Personal information
- Born: May 10, 1942 Hanna, Alberta, Canada
- Died: November 17, 2025 (aged 83)
- Listed height: 6 ft 1 in (1.85 m)
- Listed weight: 180 lb (82 kg)

Career information
- University: Alberta

Career history
- 1965: Hamilton Tiger-Cats
- 1965–1970: Winnipeg Blue Bombers

Awards and highlights
- Most Outstanding Canadian (1968); Dr. Beattie Martin Trophy (1968); 2× CFL All-Star (1968, 1969); 3× CFL West All-Star (1967, 1968, 1969);

= Ken Nielsen =

Canadian football player (1942–2025)

Ken Nielsen (May 10, 1942 – November 17, 2025) was a Canadian football wide receiver for the Winnipeg Blue Bombers of the Canadian Football League (CFL) from 1965 to 1970. Nielsen won the CFL's Most Outstanding Canadian Award in 1968.

==College football==
Nielsen played Canadian university football at the University of Alberta.

==Winnipeg==
Though drafted by the Hamilton Tiger-Cats, Ken Nielsen was traded that same year to Winnipeg. Ken Nielsen became a standout wide receiver for the Winnipeg Blue Bombers from 1965 to 1970. In the 1965 Western conference playoffs, Nielsen caught a 109-yard touchdown pass from Ken Ploen which beat the Calgary Stampeders and helped send Winnipeg to the 53rd Grey Cup game.
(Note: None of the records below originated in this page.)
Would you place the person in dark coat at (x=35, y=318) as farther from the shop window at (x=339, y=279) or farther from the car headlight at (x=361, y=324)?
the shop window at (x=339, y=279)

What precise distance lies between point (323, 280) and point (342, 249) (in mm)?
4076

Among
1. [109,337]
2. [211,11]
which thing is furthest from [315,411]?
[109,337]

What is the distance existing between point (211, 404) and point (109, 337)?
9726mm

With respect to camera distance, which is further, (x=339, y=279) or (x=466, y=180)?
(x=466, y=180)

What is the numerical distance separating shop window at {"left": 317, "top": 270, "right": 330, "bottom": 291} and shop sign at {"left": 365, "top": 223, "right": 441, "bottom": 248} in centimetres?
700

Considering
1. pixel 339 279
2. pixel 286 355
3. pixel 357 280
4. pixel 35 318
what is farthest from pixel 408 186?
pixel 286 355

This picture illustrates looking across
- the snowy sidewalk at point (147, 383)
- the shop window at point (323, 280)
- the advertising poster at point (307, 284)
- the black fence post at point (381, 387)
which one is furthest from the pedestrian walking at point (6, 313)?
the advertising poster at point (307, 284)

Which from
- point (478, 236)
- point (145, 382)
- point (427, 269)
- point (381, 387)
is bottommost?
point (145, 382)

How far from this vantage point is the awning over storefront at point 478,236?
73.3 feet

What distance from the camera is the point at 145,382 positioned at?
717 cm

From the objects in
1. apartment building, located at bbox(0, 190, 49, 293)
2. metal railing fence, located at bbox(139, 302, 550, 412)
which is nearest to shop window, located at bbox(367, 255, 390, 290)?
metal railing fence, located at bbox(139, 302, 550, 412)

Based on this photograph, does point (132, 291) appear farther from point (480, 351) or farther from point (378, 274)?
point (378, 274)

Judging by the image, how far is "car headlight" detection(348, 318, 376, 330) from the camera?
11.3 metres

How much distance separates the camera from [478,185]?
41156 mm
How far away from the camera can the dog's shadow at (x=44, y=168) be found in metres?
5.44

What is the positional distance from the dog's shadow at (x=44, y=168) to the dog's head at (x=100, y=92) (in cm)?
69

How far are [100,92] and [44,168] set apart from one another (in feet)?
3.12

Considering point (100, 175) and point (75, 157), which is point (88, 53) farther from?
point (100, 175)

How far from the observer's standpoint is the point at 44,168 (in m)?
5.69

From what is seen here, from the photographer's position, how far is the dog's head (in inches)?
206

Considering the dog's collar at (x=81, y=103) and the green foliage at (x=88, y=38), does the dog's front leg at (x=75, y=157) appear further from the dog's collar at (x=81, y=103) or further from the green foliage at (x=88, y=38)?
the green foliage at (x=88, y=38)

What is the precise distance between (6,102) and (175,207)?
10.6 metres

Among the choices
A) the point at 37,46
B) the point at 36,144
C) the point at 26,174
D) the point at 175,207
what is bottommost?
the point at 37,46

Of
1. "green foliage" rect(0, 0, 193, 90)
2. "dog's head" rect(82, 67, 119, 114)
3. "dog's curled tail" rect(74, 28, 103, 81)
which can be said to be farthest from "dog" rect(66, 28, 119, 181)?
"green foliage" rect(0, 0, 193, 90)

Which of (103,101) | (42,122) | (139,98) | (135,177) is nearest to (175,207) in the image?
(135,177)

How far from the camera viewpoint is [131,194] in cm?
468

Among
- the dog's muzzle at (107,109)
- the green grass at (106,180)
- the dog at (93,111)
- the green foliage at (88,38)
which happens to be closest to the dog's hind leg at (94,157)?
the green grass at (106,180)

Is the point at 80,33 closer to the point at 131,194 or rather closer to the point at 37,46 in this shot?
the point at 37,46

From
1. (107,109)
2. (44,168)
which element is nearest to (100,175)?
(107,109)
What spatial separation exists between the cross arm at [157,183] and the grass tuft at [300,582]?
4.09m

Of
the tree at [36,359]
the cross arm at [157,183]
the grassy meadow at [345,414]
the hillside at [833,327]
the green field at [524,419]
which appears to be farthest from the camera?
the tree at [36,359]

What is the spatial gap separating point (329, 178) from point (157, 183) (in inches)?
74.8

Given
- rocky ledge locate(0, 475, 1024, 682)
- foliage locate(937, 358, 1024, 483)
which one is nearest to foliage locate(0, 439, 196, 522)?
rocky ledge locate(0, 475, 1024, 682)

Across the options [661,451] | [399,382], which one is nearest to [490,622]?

But the Blue Bombers lost that game to the Hamilton Tiger-Cats, the so-called "Wind Bowl", when weather conditions were terrible for passing, punting, and place kicking.

During training camp in 1970, after only five seasons, Nielsen suffered a serious neck injury which cut short his career. He caught 280 passes for 4,340 yards.

==After football==
Nielsen worked as a dentist in Winnipeg and retired to Kamloops, BC. He had four children and thirteen grandchildren.

Nielsen died on November 17, 2025, at the age of 83.